Мы выходим из домика. Нас охватывает жаркий воздух июльского дня, напоенный запахами сосновых смол и свежего сена. Голубеет озеро. А перед нами, шагах в двадцати от торппа, на выглаженном веками валуне, спиною к озеру, лицом к отцовской хижине, на бронзовом пне, в высоких болотных бронзовых сапогах, в длиннополом мятом сюртуке, в небрежно повязанном галстуке, сидит бронзовый человек с лицом лесоруба — Элиас Лёнрот. Прекрасный памятник.
Много хороших, оригинальных памятников поставлено в Суоми — и Лёнроту, и сказителям, и героям их рун, — но одного еще нет.
— Он будет поставлен, я убежден в этом, — говорит Матти Янхунен, — памятник замечательному сыну финского народа, Тойска, дела которого достойны быть воспетыми в рунах, равных по силе рунам «Калевалы».
И, помолчав, он спрашивает:
— Не знаешь, где он погребен?
— На кладбище на Кекострове, в Архангельске. Алиса Суси, вдова одного из участников похода на Кимас-озеро, ныне воспитательница Медвежьегорской школы-интерната, рассказывала, как недавно она с делегацией отряда пионеров имени Тойво Антикайнена приезжала на Кекостров и пионеры при большом стечении народа возложили венок на могилу героя.
— А не пришло ли время перевезти прах Тойска в его родной город, в Хельсинки, в Мальми? — не то спрашивает, не то вслух думает Матти Янхунен.
На окраине столицы, в Мальми, — братские могилы красногвардейцев, павших в 1918 году. Туда перенесен прах Пеюсти и других товарищей. Спасая честь своего народа, они боролись против того, чтобы Суоми воевала на стороне гитлеровцев, и были расстреляны. Сюда недавно перевезен из Москвы прах друга, соратника и во многом учителя Антикайнена — Юрьё Сирола. На могиле Сирола нет еще надгробного камня, один лишь невысокий куст красных роз.
Кладбище Мальми для трудящихся Хельсинки сейчас то же, что для французов Пер-Лашез с его прославленной Стеной коммунаров.
Мы возвращаемся по лесной дороге к Ситойнярви, к дому Матти Янхунена. Сосны своими разлапыми ветвями бьют по крыше, задевают окна нашей машины. И я рассказываю Янхунену о своих встречах с Антикайненом и о том, что сейчас в поющихся под сосной Лёнрота рунах карельских сказителей имя Антикайнена часто звучит рядом с именами Илмаринена, Вяйнямёйнена, бившихся за счастье народа, за Сампо.
ПОСЛЕ ПЕТУХА
— Этот парень дошел до петуха! — говорят в Суоми о человеке грамотном, человеке, овладевшем азами какого-нибудь дела.
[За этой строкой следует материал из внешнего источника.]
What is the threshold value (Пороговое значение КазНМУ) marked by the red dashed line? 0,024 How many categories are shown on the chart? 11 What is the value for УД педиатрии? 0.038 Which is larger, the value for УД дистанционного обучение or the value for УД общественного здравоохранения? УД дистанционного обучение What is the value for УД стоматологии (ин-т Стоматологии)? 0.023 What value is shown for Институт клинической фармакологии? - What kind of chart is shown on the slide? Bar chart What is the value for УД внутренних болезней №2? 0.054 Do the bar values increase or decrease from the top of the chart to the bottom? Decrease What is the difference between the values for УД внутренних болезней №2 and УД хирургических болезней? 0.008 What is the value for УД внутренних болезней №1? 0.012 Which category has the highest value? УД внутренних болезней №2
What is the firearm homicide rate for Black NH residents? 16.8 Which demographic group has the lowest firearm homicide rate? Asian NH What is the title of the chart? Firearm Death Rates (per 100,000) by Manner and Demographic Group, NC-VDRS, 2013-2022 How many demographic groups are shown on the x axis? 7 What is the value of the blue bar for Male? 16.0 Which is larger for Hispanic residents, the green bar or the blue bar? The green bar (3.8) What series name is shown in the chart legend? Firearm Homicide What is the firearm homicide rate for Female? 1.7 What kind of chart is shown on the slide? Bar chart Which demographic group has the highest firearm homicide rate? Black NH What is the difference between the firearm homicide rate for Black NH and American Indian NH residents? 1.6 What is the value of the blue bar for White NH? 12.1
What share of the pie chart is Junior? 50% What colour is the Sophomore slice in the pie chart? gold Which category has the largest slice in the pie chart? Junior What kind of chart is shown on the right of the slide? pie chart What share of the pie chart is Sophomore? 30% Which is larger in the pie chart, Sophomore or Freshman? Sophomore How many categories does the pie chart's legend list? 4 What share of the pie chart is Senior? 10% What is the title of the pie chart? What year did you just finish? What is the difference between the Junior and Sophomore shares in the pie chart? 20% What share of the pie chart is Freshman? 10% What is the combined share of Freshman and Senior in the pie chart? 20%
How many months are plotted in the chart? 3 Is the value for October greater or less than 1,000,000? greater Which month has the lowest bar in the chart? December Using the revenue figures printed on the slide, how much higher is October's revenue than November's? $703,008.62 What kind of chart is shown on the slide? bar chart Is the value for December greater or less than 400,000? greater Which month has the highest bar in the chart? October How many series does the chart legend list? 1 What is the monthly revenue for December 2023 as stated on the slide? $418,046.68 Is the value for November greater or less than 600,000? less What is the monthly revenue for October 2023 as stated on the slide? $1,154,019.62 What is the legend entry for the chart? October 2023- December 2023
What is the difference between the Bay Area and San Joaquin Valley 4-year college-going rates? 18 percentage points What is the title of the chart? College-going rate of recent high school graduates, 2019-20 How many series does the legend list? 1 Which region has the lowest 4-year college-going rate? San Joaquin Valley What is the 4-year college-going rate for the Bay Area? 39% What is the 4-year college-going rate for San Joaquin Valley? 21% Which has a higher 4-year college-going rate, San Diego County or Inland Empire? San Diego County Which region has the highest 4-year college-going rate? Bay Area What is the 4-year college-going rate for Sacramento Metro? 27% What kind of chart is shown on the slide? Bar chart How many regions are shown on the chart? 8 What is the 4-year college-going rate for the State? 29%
Дошел до петуха! Как возникла эта пословица? С незапамятных времен и до наших дней на обложке финского букваря, на последней ее странице нарисован петух. Почему петух? Неведомо. Но здесь нет букваря, на обложке которого не красовалось бы это пернатое. Вот и повелось о человеке грамотном с улыбкой говорить: «Он дошел до петуха».
— Однажды дядюшка принес из лавки букварь с гордым петухом на обложке. Детям говорили об этом удивительном петухе: «Если будешь стараться и хорошо читать, то ночью петух принесет тебе кусочек сахару, сухарик или конфетку». Учить взялась сама мать. Сначала все шло хорошо, до того хорошо, что петух даже принес кусочек сахару, — рассказывала нам восьмидесятилетняя Аура Кийскинен, ветеран рабочего движения Суоми.
К 1905 году уже вся Суоми «дошла до петуха». Трудно было найти неграмотного. Перешагнув через петуха, она пошла дальше.